Alsayer turned back to the soldiers in front of him and swept a hand out, flinging a sonorous, rib-rattling thump. A n
arrow band of sonic energy took two soldiers in the chest, slashing through their chainmail and into their skin. The men’s startled cries were quickly silenced as they were blasted back into their companions. Alsayer waved his arm again and unleashed another band of sonic power. The squad of soldiers retreated as a second group of them were torn open by the invisible assault. Their faces were locked in rictuses of panic, and the men were visibly trembling.
“Attack him!” bellowed Rew, trying to dodge around the growing column of foul smoke that emanated from Alsayer’s broken pendant. “You have to attack him, you fools!”

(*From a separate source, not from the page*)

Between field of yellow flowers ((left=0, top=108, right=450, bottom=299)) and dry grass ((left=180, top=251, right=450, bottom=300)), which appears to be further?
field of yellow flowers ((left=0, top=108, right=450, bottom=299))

In a fight with a spellcaster, it never paid to let them fling their magic with impunity. The only way to defeat a spellcaster was to charge right at them. You couldn’t give them time or let them work the range of their attacks to their advantage, and above all, you couldn’t show them your back. The soldiers, terrified of facing a spellcaster with an expert control of high magic, were doing exactly the opposite of what they should.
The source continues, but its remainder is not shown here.